Socialist Britain did not become a police state. But it did undergo a metamorphosis. It changed from a powerful and dynamic country into the perennial “sick man of Europe,” reeling from one financial crisis to another in a sustained period of economic stagnation and decline. It became a country obsessed with issues of job security and income redistribution as different groups competed with one another in trying to wring more favors out of an increasingly improvident state. There was little or no new business formation—none of the spark provided by people like Steve Jobs and products like the first Macintosh computer.
Even the Labor Party could see the futility of its centralized, interventionist approach. Jim Callaghan, the last Labor prime minister before Thatcher, admitted in Parliament: “Let me say that of course there has been a fall in peoples’ standard of life.
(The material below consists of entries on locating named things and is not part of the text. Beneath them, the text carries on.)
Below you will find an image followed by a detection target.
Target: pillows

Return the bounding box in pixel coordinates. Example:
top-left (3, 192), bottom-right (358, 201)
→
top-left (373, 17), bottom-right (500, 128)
It has fallen this year and will fall again next year.”
Fortunately, Thatcher supplied the leadership that was necessary to pull Britain out of the decades-long decline that began with the wrong turn that it took at the end of World War II.
Is there any possibility that we as a country could make the same mistake that Britain made in 1945?
The danger is there. It is time to throw another hammer—or sledge-hammer—into the works of another historic wrong turn—this time involving the United States.
This does not require heroic action on the part of a solitary individual. But it does require a willingness on the part of many people to play the same kind of role within their own group of friends and relatives that Thatcher played in Britain—in stressing the paramount importance of individual freedom and initiative in securing the future we want for ourselves and future generations.